Read this article the other day
Your kids not eating their fruits and veggies? Here's a simple trick that's been shown to increase consumption:
Well, one way seems to be to simply jazz up what they’re called. For example, instead of carrots how about offering "X-ray vision carrots"? When researchers tried that in five New York elementary schools, kids ate twice as many of Bug Bunny’s favorite food.
A second experiment at two more schools dealt with broccoli and green beans—two deeply unpopular items. But when renamed to "Tiny Tasty Tree Tops" and "Silly Dilly Green Beans," veggie consumption again doubled.
Made me think of when my buggers were small.
When Girl wouldn’t drink her milk I informed her that was GOOD! This was because it was really lizard eyeball juice and it would give her a tail like a lizard.
BOOM milk was gone. She gulped it down like it was an antidote and wiped her milk mustache away with a ear to ear grin.
Son wouldn’t eat his vegetables and no matter how much his mother and grandmother cajoled and threatened him not a single pea was making it past his lips.

*Direction 1*
Set down the records verbatim, from their first line through the line that contains "153H145L151 145L153 131L145".

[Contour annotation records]
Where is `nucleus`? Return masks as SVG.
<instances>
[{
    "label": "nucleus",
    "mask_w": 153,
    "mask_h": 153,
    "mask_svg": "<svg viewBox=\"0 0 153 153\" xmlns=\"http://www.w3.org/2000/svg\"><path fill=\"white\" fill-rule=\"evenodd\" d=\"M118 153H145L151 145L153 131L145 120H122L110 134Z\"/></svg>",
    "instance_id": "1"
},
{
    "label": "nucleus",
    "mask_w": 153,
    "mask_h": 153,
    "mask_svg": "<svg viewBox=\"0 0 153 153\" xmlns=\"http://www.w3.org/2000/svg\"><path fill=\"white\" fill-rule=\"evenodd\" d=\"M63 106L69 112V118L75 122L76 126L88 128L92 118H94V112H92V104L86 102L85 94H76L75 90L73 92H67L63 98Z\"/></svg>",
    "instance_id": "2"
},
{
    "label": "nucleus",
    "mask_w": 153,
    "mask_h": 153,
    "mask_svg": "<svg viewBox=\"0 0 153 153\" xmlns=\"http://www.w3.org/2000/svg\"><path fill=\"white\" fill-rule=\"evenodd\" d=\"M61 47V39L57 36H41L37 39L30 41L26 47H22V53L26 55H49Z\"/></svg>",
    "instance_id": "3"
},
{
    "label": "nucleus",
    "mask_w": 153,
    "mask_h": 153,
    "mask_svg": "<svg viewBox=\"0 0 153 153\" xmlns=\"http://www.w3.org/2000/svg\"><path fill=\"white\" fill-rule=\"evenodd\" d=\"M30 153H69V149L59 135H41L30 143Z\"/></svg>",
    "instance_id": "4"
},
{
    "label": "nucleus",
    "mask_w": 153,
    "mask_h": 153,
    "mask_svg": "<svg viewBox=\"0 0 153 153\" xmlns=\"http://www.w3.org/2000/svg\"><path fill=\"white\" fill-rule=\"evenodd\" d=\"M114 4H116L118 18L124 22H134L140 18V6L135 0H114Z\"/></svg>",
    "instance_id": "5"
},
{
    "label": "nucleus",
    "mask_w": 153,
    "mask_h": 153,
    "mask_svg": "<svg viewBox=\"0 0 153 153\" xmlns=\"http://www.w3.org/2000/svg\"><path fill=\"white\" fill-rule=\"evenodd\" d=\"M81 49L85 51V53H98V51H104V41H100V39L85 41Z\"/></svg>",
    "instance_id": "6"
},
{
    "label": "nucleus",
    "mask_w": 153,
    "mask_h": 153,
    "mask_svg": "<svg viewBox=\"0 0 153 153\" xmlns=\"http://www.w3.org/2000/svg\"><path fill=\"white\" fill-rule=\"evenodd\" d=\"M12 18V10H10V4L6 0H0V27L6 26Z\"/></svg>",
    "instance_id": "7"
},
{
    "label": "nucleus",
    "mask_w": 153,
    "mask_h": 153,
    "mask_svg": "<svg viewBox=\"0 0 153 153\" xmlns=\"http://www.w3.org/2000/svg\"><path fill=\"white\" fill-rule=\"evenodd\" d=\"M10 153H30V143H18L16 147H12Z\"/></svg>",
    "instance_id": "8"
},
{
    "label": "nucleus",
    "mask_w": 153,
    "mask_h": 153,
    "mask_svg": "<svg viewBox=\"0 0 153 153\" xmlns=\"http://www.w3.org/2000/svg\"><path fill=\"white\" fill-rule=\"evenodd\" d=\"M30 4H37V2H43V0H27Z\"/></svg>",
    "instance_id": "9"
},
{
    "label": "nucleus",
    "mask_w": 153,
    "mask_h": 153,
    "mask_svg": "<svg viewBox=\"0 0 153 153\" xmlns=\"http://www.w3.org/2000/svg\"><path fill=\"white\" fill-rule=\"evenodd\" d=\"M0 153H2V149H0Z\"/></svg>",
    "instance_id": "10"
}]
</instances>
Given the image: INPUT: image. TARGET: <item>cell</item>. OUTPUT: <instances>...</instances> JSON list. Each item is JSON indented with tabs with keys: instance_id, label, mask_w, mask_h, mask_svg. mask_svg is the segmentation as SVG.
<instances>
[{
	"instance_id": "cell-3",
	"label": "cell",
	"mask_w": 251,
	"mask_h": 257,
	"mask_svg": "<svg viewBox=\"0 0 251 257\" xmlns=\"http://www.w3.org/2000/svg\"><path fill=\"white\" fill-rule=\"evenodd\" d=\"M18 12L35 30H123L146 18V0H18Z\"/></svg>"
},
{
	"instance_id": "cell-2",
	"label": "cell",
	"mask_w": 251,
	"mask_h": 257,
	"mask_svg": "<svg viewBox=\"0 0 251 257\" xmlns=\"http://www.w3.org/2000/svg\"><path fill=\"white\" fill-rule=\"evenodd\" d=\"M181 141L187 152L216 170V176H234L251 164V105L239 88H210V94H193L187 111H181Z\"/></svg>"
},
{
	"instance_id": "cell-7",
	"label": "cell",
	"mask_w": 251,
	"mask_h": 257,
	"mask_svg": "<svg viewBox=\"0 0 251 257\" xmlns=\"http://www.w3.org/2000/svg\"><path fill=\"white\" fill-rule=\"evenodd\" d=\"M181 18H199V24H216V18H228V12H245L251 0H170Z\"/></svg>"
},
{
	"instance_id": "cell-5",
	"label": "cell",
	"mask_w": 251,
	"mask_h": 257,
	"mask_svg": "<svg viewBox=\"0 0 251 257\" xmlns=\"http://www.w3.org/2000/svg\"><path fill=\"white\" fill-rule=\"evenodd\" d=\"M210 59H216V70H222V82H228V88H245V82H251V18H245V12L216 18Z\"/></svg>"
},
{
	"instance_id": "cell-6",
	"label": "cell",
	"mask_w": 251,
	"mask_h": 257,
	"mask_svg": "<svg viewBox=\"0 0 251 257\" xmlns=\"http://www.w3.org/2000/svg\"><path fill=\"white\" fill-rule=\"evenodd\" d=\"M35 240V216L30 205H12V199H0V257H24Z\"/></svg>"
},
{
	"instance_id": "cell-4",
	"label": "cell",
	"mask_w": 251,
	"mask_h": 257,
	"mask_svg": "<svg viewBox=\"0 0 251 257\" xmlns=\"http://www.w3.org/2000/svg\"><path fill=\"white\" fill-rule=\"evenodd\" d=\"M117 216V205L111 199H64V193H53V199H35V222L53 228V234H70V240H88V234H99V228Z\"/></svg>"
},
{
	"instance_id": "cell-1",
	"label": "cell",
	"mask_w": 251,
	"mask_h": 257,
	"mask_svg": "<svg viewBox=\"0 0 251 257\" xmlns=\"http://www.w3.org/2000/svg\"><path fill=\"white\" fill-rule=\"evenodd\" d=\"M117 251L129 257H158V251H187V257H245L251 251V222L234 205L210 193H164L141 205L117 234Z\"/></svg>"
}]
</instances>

*Direction 2*
From the post about getting kids to eat their vegetables, extract verbatim the stretch from "When Girl wouldn’t" through "like a lizard.".

*Exercise output 1*
Where is `nucleus`? Return masks as SVG.
<instances>
[{
    "label": "nucleus",
    "mask_w": 153,
    "mask_h": 153,
    "mask_svg": "<svg viewBox=\"0 0 153 153\" xmlns=\"http://www.w3.org/2000/svg\"><path fill=\"white\" fill-rule=\"evenodd\" d=\"M118 153H145L151 145L153 131L145 120H122L110 134Z\"/></svg>",

*Exercise output 2*
When Girl wouldn’t drink her milk I informed her that was GOOD! This was because it was really lizard eyeball juice and it would give her a tail like a lizard.